• _Stored rows_
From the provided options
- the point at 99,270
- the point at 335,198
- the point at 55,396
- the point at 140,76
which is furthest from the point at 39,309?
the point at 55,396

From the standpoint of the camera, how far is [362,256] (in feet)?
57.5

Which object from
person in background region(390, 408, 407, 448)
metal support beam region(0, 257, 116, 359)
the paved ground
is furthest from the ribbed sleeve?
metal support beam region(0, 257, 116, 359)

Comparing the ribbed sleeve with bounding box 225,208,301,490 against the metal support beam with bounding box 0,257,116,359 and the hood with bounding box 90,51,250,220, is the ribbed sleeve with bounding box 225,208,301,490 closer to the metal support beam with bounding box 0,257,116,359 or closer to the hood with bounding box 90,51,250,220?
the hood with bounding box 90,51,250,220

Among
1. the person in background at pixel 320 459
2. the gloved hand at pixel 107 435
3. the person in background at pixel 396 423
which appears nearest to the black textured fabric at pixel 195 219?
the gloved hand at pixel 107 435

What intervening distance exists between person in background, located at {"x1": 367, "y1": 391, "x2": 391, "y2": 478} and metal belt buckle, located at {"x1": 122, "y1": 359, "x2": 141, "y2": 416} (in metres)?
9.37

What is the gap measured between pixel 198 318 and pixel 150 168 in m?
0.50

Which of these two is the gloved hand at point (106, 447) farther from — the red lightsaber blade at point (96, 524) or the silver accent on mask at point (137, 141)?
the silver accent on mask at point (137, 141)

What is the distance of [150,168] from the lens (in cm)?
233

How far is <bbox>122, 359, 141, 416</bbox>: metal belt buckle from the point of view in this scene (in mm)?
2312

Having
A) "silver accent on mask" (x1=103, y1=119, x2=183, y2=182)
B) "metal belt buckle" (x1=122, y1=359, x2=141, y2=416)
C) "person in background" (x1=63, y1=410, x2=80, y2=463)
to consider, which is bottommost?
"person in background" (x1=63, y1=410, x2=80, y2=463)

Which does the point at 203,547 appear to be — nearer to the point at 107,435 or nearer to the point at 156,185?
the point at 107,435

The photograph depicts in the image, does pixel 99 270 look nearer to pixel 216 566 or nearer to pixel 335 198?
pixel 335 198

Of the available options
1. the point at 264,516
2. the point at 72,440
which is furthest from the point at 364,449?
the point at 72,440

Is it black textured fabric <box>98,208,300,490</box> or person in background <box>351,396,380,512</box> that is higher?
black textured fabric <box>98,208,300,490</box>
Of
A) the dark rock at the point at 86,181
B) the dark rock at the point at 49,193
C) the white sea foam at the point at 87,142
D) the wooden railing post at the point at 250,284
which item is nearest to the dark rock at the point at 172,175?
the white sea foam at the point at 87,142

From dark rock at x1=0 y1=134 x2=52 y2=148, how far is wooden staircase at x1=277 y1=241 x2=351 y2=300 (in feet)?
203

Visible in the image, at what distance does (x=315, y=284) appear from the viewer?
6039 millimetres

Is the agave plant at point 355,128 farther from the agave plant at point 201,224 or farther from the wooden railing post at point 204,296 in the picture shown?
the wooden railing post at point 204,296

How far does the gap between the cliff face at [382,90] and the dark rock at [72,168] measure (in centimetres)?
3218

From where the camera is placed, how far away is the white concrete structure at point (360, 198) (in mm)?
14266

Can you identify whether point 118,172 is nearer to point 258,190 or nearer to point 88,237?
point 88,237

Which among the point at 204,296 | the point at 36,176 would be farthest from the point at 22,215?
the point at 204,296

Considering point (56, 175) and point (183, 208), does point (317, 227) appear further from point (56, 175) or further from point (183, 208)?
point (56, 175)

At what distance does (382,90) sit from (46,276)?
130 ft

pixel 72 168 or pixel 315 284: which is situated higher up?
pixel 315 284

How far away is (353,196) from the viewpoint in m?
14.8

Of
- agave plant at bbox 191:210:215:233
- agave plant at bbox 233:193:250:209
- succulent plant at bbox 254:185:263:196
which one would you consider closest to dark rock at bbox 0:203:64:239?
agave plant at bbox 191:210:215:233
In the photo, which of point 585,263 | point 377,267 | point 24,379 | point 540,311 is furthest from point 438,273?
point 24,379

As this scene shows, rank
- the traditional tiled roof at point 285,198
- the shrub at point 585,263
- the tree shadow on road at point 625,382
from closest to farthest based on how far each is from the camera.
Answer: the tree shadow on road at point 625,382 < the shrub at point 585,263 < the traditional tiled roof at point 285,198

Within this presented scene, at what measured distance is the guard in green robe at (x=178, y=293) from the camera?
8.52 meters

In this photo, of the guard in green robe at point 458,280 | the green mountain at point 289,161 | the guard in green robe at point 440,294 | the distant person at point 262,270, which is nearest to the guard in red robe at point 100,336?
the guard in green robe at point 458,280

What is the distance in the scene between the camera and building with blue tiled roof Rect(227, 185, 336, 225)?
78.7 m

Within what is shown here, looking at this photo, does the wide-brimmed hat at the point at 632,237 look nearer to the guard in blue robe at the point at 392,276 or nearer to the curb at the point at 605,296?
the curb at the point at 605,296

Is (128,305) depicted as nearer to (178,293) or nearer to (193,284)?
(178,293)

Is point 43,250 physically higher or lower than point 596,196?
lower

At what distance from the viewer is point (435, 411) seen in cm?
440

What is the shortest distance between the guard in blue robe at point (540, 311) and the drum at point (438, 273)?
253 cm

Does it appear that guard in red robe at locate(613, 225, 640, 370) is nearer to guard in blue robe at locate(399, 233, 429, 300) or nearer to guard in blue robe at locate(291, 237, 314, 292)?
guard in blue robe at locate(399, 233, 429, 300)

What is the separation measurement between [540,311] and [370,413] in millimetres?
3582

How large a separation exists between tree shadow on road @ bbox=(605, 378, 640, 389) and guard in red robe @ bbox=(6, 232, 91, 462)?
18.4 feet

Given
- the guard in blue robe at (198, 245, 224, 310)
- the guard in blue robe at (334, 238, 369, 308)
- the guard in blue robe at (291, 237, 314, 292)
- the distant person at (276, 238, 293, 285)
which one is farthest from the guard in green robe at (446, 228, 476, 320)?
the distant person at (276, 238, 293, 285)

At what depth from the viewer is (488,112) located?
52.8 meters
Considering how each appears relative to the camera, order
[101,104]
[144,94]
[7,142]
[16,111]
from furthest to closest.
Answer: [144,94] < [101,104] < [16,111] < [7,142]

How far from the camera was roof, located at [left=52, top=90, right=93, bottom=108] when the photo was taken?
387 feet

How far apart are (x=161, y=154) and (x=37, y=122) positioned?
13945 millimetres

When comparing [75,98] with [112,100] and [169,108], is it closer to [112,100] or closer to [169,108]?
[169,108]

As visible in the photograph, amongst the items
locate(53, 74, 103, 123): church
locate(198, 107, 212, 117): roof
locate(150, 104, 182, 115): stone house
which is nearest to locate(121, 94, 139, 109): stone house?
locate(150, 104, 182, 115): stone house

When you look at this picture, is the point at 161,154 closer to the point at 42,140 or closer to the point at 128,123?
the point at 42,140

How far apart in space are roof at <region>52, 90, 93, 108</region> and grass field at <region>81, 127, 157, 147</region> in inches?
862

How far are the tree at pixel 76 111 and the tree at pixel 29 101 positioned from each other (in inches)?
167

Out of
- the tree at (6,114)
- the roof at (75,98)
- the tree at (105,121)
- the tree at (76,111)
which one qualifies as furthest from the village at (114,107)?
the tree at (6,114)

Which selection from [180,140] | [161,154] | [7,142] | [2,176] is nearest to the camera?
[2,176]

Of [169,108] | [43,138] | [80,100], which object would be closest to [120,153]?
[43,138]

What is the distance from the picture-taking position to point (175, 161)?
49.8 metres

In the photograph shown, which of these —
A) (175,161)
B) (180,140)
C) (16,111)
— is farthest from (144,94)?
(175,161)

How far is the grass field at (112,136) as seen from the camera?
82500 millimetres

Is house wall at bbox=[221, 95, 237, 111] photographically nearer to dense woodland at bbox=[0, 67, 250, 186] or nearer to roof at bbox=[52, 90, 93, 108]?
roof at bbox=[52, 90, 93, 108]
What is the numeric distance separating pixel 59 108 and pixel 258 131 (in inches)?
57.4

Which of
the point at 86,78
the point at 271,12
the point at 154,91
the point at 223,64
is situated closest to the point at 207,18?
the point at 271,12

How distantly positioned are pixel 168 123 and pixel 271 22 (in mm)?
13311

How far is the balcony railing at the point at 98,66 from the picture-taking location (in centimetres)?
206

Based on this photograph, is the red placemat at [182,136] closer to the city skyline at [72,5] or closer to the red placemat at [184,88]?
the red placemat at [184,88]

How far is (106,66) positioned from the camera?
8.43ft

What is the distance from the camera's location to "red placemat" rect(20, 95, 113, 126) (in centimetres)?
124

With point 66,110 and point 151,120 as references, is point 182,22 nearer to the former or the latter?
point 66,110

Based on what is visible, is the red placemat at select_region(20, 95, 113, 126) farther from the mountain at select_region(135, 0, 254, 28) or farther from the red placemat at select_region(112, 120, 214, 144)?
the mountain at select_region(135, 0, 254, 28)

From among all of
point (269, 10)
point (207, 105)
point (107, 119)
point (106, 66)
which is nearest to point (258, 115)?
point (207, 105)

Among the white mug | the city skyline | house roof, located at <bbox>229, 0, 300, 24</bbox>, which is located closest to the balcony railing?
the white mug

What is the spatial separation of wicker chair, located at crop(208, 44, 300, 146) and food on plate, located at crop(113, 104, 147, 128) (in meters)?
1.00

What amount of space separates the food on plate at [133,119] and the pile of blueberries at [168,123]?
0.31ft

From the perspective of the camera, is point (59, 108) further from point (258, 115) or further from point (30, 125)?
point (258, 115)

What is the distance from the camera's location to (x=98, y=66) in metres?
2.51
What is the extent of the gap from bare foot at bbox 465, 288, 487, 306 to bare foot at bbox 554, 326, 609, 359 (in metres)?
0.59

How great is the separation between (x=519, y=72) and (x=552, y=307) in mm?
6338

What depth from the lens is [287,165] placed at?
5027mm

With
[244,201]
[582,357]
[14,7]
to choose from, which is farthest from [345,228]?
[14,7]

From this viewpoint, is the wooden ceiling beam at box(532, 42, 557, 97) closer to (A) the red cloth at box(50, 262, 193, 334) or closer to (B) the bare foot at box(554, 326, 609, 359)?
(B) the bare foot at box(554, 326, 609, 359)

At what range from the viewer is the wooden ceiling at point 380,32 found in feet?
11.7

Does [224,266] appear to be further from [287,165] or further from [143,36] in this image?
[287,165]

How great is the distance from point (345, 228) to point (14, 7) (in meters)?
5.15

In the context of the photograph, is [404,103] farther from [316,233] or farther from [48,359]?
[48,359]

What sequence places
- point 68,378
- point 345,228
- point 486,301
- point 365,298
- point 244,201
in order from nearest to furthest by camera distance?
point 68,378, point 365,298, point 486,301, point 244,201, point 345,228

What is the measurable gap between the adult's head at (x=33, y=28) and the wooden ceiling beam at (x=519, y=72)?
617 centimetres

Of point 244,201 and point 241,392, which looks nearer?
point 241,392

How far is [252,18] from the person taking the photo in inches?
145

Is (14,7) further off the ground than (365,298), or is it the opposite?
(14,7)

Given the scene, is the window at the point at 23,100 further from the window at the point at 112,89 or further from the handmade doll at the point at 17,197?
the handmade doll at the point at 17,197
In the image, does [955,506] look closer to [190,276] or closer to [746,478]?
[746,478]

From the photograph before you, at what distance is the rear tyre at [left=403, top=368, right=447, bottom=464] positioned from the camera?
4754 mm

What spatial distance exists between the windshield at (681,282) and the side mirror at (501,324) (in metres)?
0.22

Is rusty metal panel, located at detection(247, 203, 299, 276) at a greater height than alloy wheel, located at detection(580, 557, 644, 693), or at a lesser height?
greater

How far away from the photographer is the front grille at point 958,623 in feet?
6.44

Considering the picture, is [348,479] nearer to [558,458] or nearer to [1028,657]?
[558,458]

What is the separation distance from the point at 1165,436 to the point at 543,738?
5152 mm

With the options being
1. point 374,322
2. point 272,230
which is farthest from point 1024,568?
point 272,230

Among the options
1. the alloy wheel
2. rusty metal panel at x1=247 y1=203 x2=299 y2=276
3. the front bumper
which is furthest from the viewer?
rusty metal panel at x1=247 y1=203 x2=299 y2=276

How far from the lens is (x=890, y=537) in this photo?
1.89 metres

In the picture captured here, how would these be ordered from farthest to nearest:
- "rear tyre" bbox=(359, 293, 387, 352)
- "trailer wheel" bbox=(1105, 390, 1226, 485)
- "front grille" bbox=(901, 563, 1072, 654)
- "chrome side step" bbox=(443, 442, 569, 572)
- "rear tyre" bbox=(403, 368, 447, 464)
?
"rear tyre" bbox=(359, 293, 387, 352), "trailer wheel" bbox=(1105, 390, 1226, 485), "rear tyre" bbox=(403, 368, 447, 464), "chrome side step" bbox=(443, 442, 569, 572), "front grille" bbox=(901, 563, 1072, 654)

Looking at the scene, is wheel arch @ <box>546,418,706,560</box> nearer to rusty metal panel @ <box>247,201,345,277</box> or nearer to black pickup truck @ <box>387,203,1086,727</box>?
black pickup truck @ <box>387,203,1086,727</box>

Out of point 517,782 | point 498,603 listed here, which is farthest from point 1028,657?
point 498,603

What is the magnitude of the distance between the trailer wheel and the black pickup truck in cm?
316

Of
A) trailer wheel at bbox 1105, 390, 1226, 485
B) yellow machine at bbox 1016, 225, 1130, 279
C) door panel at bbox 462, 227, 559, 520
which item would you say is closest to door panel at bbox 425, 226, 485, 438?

• _Task requirements_
Would you quote, exactly and only, the lines from the one containing "How far away from" to the end of the entries?

• _The reply_
How far away from the photographer is the front grille at point 958,623 in feet?
6.44

Considering the picture, is [348,479] nearer to [558,458] or nearer to [1028,657]?
[558,458]

What is the separation distance from the point at 1165,436 to the point at 543,738?
5152 mm

With the options being
1. point 374,322
2. point 272,230
which is farthest from point 1024,568?
point 272,230

Among the options
1. the alloy wheel
2. rusty metal panel at x1=247 y1=203 x2=299 y2=276
3. the front bumper
which is furthest from the viewer?
rusty metal panel at x1=247 y1=203 x2=299 y2=276

How far from the lens is (x=890, y=537) in this photo?
1.89 metres

In the picture captured here, how would these be ordered from farthest to nearest:
- "rear tyre" bbox=(359, 293, 387, 352)
- "trailer wheel" bbox=(1105, 390, 1226, 485)
- "front grille" bbox=(901, 563, 1072, 654)
- "chrome side step" bbox=(443, 442, 569, 572)
- "rear tyre" bbox=(403, 368, 447, 464)
?
"rear tyre" bbox=(359, 293, 387, 352), "trailer wheel" bbox=(1105, 390, 1226, 485), "rear tyre" bbox=(403, 368, 447, 464), "chrome side step" bbox=(443, 442, 569, 572), "front grille" bbox=(901, 563, 1072, 654)

Looking at the scene, is wheel arch @ <box>546,418,706,560</box> nearer to rusty metal panel @ <box>247,201,345,277</box> or nearer to black pickup truck @ <box>387,203,1086,727</box>?
black pickup truck @ <box>387,203,1086,727</box>

Out of point 517,782 | point 498,603 listed here, which is farthest from point 1028,657?
point 498,603

What is the magnitude of the distance between the trailer wheel and the black pickup truck in cm?
316

Of
A) trailer wheel at bbox 1105, 390, 1226, 485
B) yellow machine at bbox 1016, 225, 1130, 279
C) door panel at bbox 462, 227, 559, 520
which item would you say is closest to door panel at bbox 425, 226, 485, 438?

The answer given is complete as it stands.